Expressive Co-creation With AI Text Companions for Everyday Wellness
Aisling Kelliher, School of Cinematic Arts
Angel Hsing-Chi Hwang, Annenberg School for Communication and Journalism
This project explores AI text companions as a means for expressive co-creation with machines. Through the development of an experiential prototype, we examine how users express emotions, memories, and other internal experiences that might otherwise be difficult to process. We will invite potential users from diverse backgrounds to participate in the process of co-designing the prototype. Together, we look at the practice of expressing their murky experiences as a crucial first step toward everyday wellness and whether co-writing interactively with AI can offer relevant support.
TransQueerOS Lab
Kara Keeling, School of Cinematic Arts
The TransQueerOS (TQOS) Lab is inspired by Kara Keeling’s 2014 article, “QueerOS,” published in Cinema Journal (now The Journal of Cinema and Media Studies). Launched 10 years after the publication of that article, the TQOS Lab aims to gather theorists across disciplines, artists, designers, and media makers around a shared engagement with ideas related to the speculative possibility of a “TransQueer Operating System.” Participants in the TQOS Lab will be involved in producing research and scholarship as well as in experimenting with what the concept of “TransQueerOS” makes possible in practice.
Cinema’s Futures
Holly Willis, School of Cinematic Arts
Storytelling forms shift and change in relation to specific cultural moments. Today, we are at an important inflection point. As algorithms, AI, and computational systems increasingly mediate our experiences, they are also shifting the parameters of narrative. Algorithms don’t just suggest what stories we consume through recommendation engines; instead, they play an active role in shaping the stories themselves. This working group will explore emerging narrative forms in the context of generative AIthrough practices of making. The expected outcomes include a series of storytelling prototypes that exemplify new forms of narrative emerging in an algorithmic era. These prototypes will serve as both artistic explorations and research tools, allowing for a deeper understanding of how AI and algorithms are reshaping narrative structures.

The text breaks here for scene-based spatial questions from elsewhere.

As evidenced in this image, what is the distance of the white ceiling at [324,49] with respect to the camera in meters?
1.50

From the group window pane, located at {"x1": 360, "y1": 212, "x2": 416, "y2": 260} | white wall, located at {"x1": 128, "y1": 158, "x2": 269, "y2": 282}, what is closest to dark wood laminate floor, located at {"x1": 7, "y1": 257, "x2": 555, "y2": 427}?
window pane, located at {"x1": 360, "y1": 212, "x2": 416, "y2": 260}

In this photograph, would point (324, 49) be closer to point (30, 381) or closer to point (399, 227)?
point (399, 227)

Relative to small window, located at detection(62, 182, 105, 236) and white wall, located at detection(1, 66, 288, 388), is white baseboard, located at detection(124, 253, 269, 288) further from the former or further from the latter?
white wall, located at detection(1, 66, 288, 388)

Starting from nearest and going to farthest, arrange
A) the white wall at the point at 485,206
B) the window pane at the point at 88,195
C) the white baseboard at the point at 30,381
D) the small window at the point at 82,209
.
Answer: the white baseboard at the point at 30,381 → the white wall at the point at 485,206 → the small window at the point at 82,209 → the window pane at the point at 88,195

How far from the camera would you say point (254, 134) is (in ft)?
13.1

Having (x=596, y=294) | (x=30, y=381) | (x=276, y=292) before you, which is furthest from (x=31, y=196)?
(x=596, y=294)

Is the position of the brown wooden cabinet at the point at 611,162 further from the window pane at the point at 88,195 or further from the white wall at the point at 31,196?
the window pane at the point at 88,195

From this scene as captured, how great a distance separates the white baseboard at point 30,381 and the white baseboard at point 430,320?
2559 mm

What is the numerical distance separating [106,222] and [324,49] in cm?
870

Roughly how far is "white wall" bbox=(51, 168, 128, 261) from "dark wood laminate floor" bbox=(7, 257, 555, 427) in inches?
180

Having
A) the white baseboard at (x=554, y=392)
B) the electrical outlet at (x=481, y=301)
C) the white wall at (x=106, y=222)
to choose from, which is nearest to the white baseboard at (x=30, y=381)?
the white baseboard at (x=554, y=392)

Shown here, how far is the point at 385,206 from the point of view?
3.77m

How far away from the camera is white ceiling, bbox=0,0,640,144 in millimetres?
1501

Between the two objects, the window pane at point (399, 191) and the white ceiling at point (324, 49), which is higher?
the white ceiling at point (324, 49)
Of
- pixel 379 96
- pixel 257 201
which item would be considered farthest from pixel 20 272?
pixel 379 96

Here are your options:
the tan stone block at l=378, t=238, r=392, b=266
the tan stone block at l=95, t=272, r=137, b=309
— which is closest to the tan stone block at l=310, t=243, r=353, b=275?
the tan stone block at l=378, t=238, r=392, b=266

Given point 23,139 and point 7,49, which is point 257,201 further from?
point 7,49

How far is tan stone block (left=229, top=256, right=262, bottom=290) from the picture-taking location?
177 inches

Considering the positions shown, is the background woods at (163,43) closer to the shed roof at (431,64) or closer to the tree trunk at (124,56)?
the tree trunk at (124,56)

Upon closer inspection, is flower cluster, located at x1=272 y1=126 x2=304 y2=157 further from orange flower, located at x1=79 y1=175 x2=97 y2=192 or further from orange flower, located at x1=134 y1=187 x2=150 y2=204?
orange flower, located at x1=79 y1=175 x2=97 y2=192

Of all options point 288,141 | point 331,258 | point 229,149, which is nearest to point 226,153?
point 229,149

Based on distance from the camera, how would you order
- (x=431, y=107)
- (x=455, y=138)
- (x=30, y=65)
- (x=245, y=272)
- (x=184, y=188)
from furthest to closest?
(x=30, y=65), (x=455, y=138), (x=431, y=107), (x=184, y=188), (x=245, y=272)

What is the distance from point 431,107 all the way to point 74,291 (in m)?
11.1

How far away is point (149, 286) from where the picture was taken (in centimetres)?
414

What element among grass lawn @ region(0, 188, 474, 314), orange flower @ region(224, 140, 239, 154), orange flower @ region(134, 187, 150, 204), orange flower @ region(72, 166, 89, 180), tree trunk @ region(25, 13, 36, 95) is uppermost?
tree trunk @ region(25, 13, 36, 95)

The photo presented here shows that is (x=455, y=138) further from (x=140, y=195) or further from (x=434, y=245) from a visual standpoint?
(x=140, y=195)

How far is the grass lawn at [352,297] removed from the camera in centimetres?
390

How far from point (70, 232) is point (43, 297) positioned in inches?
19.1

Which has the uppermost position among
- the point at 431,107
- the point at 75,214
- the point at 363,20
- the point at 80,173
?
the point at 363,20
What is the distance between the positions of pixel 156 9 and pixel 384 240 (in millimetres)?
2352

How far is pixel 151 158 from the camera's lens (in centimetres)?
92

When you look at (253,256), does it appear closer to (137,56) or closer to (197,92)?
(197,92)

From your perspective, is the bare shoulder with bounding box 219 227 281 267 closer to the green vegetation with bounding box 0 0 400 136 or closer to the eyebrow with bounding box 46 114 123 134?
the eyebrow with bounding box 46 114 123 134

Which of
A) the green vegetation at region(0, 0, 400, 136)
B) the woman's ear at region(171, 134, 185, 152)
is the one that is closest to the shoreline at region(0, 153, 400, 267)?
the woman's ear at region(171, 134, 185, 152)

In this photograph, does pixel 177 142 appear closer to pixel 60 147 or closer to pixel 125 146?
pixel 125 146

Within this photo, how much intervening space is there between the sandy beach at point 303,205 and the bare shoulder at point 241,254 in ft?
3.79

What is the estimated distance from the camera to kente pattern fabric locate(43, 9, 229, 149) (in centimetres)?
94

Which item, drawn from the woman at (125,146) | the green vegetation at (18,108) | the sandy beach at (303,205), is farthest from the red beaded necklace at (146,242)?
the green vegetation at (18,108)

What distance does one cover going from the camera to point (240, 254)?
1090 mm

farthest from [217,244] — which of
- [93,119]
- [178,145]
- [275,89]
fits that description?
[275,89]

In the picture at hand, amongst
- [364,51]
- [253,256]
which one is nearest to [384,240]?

Immersive AI for Creative Communities Featuring Spectra Studio
Qianqian Ye, School of Cinematic Arts/Spectra Studio
Ziyaad Bhorat, Annenberg School for Communication and Journalism
Carrie Chen, Spectra Studio
Harvey Moon, School of Cinematic Arts/Spectra Studio
China Bay Smith, Spectra Studio
Dominant narratives and visions of AI often sideline creative communities and multidisciplinary, multisensory ways of being and doing. We run the risk of monotyping our creative futures unless we can empower our creative communities working with AI to play, create, reflect, and even destroy. How can different disciplinary thinking and practice come together and create new AI experiences and reimagine collective futures? Our working group will aim to explore these threads by partnering USC AIMS with Spectra Studio to offer a series of workshops and panels culminating in a curated exhibition of works exploring how AI tools and platforms intersect with creative communities in Los Angeles.